Is it feasible for a 13 year old to build a drone from a kit?


#1

My 13 year old son did a course last summer coding a Parrot AR drone using Javascript and nodejs . He may have the option of an IT scholorship to his next school and we’re looking for a drone that he can fly using the code that he’s already written and further developments of it as past of a project for the scholarship. We’ve tried out a Parrot AR 2.0 Elite but he’s not convinced that it’s a good long term solution and he really wants a Phantom 3 but it’s too expensive. One of the aims of the project is to use a Raspberry Pi as the server. He’s made a few electronic things with soldering but is no expert and I’m no better…is there anything that anyone can suggest that isn’t too difficult to put together? Failing that any ideas for what to buy? He’s had a couple of cheaper drones already and is a pretty competent pilot! We’d like the option of a decent camera or the ability to attach a go-pro. Many thanks!


#2

Well if he can get a copy of the source code used on other flight controllers and memic the circuits and apply his own code then its feasable but the kits and parts for mini quads are getting cheap and building a flight controller sounds tough but look on line for open source projects regarding flight controls and drones there are free sources that might give him a better overall view of how to approach this task…


#3

If your son is more interested in the programming side, you’ll probably want to use either an arduino or a pi like you said, but you will probably have to sink some money into a quadcopter if you want to carry a gopro (around $100 just for capable motors). Racing also is much easier to do with dedicated Electronic Speed Controllers (ESCs) and flight controllers. Seeing as the phantom is expensive and closed source, building is really the only option. When you say use the pi as the server, are you talking about the ground transmitter or the on-board flight controller? If you have a pi on-board rather than an arduino, the size goes up, and the pi consumes more power from my limited knowledge, so a large 450 type quad might be the best option, but that brings the price up as you require stronger motors for the extra size, and larger batteries for the pi. You will, however, be happy to hear that there isn’t as much soldering as you expect. Your son should be confident though, because the heat from the iron can destroy some of the more fragile electronics. Check the package for a maximum temperature.

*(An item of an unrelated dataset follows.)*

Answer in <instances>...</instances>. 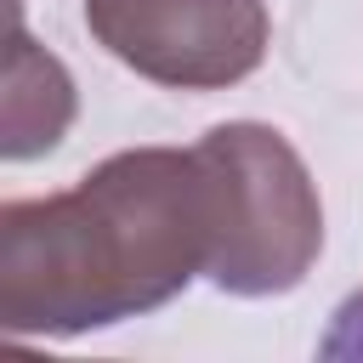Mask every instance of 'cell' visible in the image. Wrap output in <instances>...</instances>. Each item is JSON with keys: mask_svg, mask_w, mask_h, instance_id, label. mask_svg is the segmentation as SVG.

Overall, youll need around $400 to lift a gopro and pi (just the drone, not including First Person View (FPV) receiver and transmitter to control the drone with. Maybe the best option is to buy a ready-made kit and tinker with the open-source flight controllers before sinking cash into flying a pi.

Regardless, good luck with the project :slight_smile:


#4

Hi
I’d agree with the suggestion of a 450size quad, although a 550 Hexacopter will still fly if you lose a motor, prop, control of an ESC, more expensive of course (2 extra motors , ESC’s, props).
There are always second hand quads on eBay which sell for less than the component costs so even if your son wants to built from scratch it’s a great source of cheap parts. (I know from experience I sold a fully working Predator 650 for not much more than the motor and controller cost, the buyer told me rather apologetically he was stripping it down for the parts :unamused: )
Hope this helps
Steve :slight_smile:


#5

Of course he can do it. Some kids who are younger than him are already doing these things. Just give him more supporting.


#6

There are so much options available to build a drone that can carry a GoPro or decent camera but fill price would be around $200-300.


#7

Hi,
If that’s your budget talk to Alex @unmannedtech he can suggest suitable kits/bits at this price point
Cheers
Steve :slightly_smiling_face:


#8

If he know how to solder, then yes, he can!


#9

Soldering is not the most difficult part, I think.